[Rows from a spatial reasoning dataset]
☆ ☆ ☆
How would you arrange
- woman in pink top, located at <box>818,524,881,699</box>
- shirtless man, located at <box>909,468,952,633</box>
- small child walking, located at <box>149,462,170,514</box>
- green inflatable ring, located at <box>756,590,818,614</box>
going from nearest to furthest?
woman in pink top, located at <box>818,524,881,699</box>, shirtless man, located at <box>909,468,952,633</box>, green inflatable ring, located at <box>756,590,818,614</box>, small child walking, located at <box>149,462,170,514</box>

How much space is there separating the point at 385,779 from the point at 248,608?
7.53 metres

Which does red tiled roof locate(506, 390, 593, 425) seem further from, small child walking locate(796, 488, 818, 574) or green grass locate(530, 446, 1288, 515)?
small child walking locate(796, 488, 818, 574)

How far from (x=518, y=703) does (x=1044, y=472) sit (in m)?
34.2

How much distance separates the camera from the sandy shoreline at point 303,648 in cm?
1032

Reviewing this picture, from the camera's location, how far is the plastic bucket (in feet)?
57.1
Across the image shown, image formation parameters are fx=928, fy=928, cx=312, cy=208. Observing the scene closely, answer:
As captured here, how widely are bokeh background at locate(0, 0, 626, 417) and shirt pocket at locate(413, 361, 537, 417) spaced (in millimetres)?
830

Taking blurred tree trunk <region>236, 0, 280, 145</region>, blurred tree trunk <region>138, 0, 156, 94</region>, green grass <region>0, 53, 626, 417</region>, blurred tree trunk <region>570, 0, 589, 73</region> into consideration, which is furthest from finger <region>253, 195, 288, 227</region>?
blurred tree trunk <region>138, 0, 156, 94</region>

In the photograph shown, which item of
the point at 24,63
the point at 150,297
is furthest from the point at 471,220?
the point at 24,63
☆ ☆ ☆
» Given request: Give all of the entries again, word for word.

» Response below:
How would you arrange
- woman in pink top, located at <box>818,524,881,699</box>
- shirtless man, located at <box>909,468,952,633</box>
- small child walking, located at <box>149,462,170,514</box>
- green inflatable ring, located at <box>756,590,818,614</box>
going from nearest to furthest?
woman in pink top, located at <box>818,524,881,699</box>, shirtless man, located at <box>909,468,952,633</box>, green inflatable ring, located at <box>756,590,818,614</box>, small child walking, located at <box>149,462,170,514</box>

How much space is there separating the point at 385,779 from the point at 248,608?
7.53 metres

Which does red tiled roof locate(506, 390, 593, 425) seem further from, small child walking locate(796, 488, 818, 574) or green grass locate(530, 446, 1288, 515)?
small child walking locate(796, 488, 818, 574)

How far from (x=518, y=703) does (x=1044, y=472) sit (in m)?
34.2

How much distance separates the camera from the sandy shoreline at point 303,648 in cm?
1032

Reviewing this picture, from the camera's location, how far is the plastic bucket (in feet)?
57.1
Across the image shown, image formation parameters are fx=928, fy=928, cx=312, cy=208. Observing the scene closely, answer:
As captured here, how widely are bokeh background at locate(0, 0, 626, 417) and shirt pocket at locate(413, 361, 537, 417) spaced (in millimetres)?
830

Taking blurred tree trunk <region>236, 0, 280, 145</region>, blurred tree trunk <region>138, 0, 156, 94</region>, green grass <region>0, 53, 626, 417</region>, blurred tree trunk <region>570, 0, 589, 73</region> into consideration, which is furthest from finger <region>253, 195, 288, 227</region>?
blurred tree trunk <region>138, 0, 156, 94</region>

In the photograph shown, which item of
the point at 24,63
the point at 150,297
is furthest from the point at 471,220?
the point at 24,63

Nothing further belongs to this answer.